TRECHO DO TEXTO:
------------------------------------------------------------------------

O grande drama do jornalismo literário no Brasil é que jamais se tentou criar um mercado de leitores no país. Daí a pergunta: para quem se dirige o jornalismo literário? País com baixa densidade de leitores, o mundo literário não passa de uma ficção, de terreno para viagens egocêntricas.
O livro, mesmo nos momentos em que a literatura foi tratada com desconfiança e os escritores mandados para a prisão ou para o exílio, sempre foi cultuado como instrumento abstrato de cultura e tratado como objeto de veneração. O resultado desse exagerado respeito pelo livro, ao contrário do que se deveria esperar, não foi o aumento do número de leitores. Os bons sentimentos pelo livro não passavam de cortina de fumaça para encobrir ações que promoviam arraigados preconceitos culturais e certa visão extremamente frívola do ato de escrever e publicar livros.
Enquanto em certos países o livro ganhava a condição de produto vendável, de mercadoria, com a conseqüente formação de mercados literários, na América Latina o fenômeno se limitava – e apenas em alguns momentos e em algumas contingências – a certos países maiores, dominando a idéia de que a um homem de letras era vergonhoso e impróprio obter remuneração por seu trabalho literário. Assim, no lugar do livro como produto comercial, institucionalizou-se o livro como capital social. Ou seja, não se escrevia para os leitores que compram nas livrarias, mas para constar de um currículo capaz de servir de lastro nas negociações sociais. Num quadro como este, o jornalismo literário não poderia ter outra função que sustentar as ilusões.

------------------------------------------------------------------------

Trechos de um conjunto de dados espaciais:
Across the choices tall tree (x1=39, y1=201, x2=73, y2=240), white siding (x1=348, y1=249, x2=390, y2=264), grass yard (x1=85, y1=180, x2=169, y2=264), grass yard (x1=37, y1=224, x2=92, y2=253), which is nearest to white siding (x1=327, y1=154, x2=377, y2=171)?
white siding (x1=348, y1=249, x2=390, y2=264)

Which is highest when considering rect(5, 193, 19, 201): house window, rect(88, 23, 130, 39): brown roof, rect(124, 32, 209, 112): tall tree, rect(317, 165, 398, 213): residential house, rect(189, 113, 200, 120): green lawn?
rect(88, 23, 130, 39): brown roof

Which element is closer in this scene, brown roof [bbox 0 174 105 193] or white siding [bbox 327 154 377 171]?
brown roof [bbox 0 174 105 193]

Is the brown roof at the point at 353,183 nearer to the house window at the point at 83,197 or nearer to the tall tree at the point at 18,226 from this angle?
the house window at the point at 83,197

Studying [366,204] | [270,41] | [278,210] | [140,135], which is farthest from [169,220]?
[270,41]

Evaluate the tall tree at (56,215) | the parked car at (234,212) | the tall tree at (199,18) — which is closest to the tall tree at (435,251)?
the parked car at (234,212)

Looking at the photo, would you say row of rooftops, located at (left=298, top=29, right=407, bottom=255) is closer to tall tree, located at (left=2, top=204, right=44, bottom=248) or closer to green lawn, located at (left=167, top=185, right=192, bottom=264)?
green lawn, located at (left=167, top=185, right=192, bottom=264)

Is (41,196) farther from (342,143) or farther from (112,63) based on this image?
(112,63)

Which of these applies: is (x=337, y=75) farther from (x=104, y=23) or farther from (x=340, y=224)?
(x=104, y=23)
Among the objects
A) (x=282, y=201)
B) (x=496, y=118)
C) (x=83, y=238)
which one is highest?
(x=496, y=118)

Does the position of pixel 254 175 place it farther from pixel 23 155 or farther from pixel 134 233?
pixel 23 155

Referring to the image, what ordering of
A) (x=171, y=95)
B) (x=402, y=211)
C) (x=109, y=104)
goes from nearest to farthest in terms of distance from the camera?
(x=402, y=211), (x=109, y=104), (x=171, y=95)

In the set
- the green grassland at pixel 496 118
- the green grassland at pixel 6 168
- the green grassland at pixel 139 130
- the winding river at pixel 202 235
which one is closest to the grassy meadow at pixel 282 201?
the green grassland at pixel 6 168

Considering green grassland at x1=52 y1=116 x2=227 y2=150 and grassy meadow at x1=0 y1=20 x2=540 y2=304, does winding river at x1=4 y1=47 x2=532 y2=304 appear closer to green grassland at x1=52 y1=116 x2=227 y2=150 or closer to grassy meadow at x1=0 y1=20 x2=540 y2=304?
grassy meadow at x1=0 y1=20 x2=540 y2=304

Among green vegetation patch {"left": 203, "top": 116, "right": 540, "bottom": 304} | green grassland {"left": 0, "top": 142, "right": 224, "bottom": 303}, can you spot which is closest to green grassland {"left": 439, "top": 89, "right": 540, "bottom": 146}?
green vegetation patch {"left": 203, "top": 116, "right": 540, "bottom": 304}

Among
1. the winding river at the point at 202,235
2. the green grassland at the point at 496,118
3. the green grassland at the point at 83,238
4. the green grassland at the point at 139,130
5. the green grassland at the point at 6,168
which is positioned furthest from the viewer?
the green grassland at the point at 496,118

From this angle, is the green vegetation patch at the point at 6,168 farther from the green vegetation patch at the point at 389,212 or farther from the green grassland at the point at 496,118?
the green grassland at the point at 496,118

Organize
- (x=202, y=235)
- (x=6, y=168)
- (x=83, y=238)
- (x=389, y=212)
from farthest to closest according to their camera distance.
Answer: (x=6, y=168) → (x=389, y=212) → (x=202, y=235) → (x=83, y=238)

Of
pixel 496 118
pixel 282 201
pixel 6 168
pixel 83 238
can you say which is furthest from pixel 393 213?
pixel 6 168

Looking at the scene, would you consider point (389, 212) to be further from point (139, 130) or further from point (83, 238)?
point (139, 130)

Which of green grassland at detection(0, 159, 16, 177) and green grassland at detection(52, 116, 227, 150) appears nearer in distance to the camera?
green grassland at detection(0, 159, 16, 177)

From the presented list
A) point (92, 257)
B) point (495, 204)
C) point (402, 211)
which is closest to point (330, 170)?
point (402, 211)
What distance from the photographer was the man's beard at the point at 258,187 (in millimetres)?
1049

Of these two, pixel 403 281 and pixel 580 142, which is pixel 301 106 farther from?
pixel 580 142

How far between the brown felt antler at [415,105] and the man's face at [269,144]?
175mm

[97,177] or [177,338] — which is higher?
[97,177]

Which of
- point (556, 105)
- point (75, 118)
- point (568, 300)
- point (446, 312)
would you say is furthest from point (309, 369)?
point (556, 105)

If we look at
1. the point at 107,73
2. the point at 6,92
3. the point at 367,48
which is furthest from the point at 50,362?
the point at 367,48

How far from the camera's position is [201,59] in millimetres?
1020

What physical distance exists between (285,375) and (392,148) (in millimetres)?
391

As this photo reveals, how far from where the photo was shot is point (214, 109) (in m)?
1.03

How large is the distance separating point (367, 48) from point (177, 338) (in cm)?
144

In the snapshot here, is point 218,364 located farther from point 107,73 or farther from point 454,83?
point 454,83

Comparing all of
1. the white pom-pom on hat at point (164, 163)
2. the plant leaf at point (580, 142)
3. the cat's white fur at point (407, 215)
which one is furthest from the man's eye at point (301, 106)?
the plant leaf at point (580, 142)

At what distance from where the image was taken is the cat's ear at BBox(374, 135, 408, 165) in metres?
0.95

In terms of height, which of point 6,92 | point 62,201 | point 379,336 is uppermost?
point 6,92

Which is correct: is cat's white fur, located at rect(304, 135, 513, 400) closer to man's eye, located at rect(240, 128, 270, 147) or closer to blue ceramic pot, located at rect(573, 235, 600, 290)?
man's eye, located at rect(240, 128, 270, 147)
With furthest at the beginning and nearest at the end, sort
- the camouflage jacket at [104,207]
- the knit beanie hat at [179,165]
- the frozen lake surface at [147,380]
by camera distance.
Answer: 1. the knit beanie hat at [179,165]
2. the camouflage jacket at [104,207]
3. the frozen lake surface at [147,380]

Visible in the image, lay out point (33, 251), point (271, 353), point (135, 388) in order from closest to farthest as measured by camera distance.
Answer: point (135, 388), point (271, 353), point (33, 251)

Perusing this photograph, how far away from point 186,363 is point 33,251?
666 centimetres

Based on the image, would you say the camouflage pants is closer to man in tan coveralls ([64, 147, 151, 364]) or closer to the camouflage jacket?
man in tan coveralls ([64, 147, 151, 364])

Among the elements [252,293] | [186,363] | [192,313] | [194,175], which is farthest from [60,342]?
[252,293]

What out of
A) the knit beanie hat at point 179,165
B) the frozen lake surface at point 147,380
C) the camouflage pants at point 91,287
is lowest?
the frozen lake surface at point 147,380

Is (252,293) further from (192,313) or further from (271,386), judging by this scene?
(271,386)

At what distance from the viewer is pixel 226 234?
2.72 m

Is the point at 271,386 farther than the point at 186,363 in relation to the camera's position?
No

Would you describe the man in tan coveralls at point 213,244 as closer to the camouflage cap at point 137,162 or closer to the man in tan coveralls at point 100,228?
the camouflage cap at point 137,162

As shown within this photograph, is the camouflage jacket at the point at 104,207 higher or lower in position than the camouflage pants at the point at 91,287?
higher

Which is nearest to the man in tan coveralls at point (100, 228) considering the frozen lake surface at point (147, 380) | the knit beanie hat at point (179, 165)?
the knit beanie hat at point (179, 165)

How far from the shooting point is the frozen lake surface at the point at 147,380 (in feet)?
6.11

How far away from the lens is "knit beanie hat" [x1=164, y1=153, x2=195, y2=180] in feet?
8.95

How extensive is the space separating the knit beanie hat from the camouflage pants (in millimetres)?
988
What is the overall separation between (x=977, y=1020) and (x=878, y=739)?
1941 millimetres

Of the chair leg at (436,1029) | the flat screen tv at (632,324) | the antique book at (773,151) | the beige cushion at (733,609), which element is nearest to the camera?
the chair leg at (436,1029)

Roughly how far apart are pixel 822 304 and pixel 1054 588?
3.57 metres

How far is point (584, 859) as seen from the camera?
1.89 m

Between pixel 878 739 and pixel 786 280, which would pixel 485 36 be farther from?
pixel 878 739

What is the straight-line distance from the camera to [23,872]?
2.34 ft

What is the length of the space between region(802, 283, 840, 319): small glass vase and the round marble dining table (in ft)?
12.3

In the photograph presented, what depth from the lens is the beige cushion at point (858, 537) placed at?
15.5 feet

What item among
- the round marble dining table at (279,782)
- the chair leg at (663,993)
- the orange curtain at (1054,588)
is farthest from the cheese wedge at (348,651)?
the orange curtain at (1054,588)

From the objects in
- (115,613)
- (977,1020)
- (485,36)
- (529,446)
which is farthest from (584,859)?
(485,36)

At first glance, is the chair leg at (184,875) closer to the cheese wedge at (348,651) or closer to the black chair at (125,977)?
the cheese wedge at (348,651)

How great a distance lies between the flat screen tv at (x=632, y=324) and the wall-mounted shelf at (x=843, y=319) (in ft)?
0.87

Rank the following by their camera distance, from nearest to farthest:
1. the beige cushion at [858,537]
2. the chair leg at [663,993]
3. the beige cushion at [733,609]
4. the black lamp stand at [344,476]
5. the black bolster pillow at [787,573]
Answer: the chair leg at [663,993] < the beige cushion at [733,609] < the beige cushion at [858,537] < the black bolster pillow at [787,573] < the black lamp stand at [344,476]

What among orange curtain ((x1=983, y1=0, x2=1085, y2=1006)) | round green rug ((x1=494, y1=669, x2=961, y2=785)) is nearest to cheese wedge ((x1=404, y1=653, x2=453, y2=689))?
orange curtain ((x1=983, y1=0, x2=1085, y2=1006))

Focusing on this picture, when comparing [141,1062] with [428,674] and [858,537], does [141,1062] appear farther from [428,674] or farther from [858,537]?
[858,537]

------------------------------------------------------------------------

TAREFA: De acordo com o trecho sobre jornalismo literário, o que se institucionalizou na América Latina no lugar do livro como produto comercial?

TAREFA CONCLUÍDA: O livro como capital social.